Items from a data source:

-*-*-

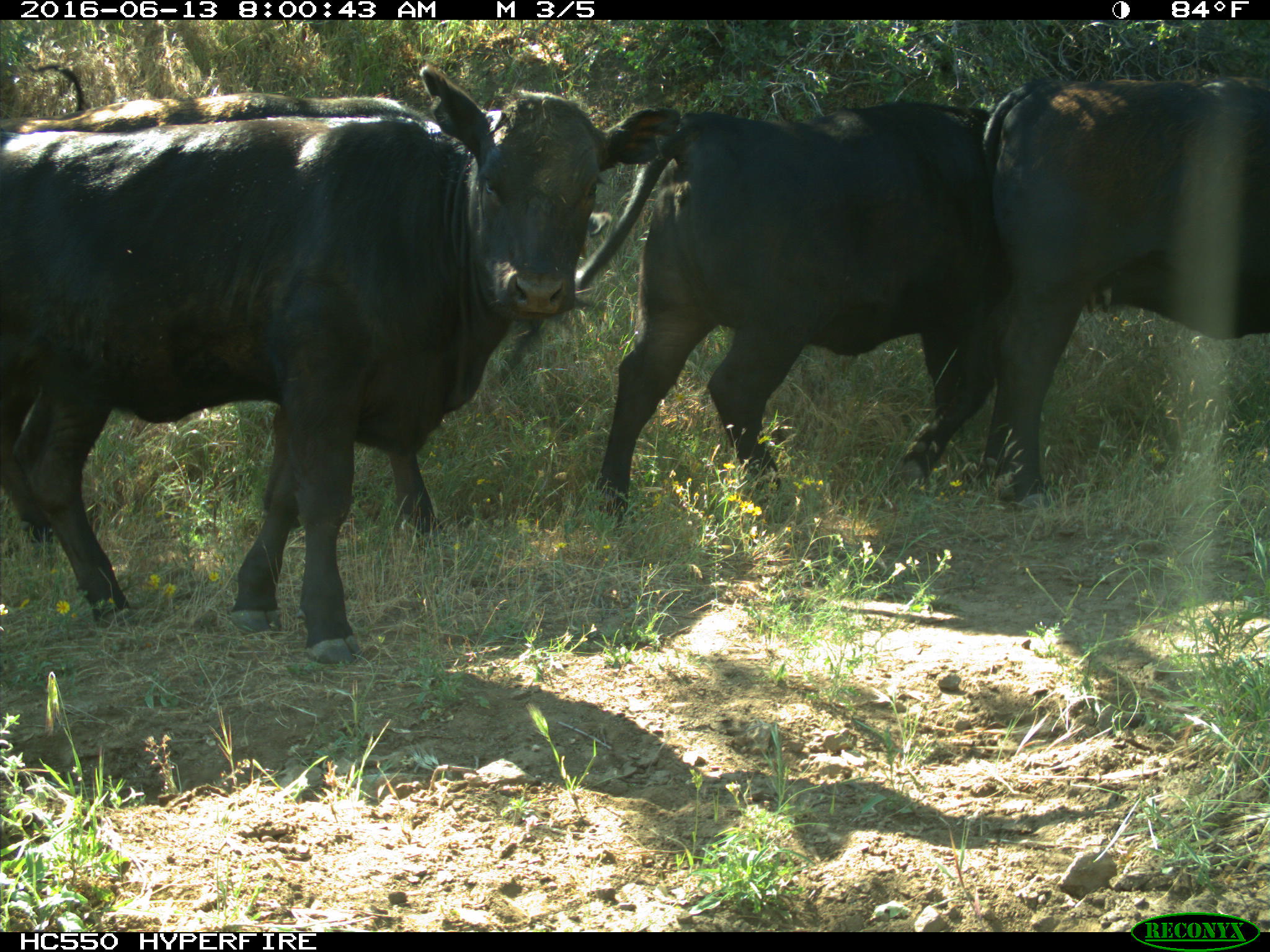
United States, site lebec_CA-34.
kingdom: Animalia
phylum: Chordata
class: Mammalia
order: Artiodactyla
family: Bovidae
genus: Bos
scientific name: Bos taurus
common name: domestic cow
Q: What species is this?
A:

-*-*-

**Exercise directions:**
Exactly repeat the lines from the line that contains "class: Mammalia" to the end of the entries, both included, and leave out all other lines.

**Task response:**
class: Mammalia
order: Artiodactyla
family: Bovidae
genus: Bos
scientific name: Bos taurus
common name: domestic cow
Q: What species is this?
A:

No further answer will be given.